The Gura Râului installation complex located in the National Museum of the Village includes whirlwinds, a basket for thickening tendrils, a basket for pulling hair and a piua, each in a separate construction.
The truncated-conical vortex in which the water falls, spins, whitens and thickens the wool skeins.
The basket to be thickened is a cylinder made of a braid of reeds, fixed on the axis of the hydraulic wheel. The moistened candles, inserted inside, are spun by the movement of the wheel and, thanks to the warm steam, they thicken, becoming fluffier.
The basket for pulling hair, built between the years 1876-1900, is also cylindrical in shape made up of movable bars on which the fabrics are placed. This cylinder rotates being driven by the wheel, through its spindle. In the rotation movement, the fabrics pass in front of a board with rows of nails, which pull threads from them and fluff them, making them fluffy.
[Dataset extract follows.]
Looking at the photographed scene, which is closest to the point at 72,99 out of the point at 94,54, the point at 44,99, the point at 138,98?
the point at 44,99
The piua dates from the second half of the 19th century, it is equipped with eight hammers whose lower ends have scaled "sponges" (notches) and fall alternately hitting the waves of fabric placed in the cavities deeply dug in the oak trunk. The wheel equipped with a spindle with wooden risers, actuated in the rotational movement by the fall of water, engages the tails of the mays or hammers and raises them up. Coming out of the gear, the hammers fall alternately on the pieces of cloth, which rotate automatically in the hollows carved into the wooden trunk, where they are wetted with cold and warm water. The operation lasts from 8 hours to 14 consecutive hours, the respective fabric thickens and becomes postav (dimme), from which winter clothes are made.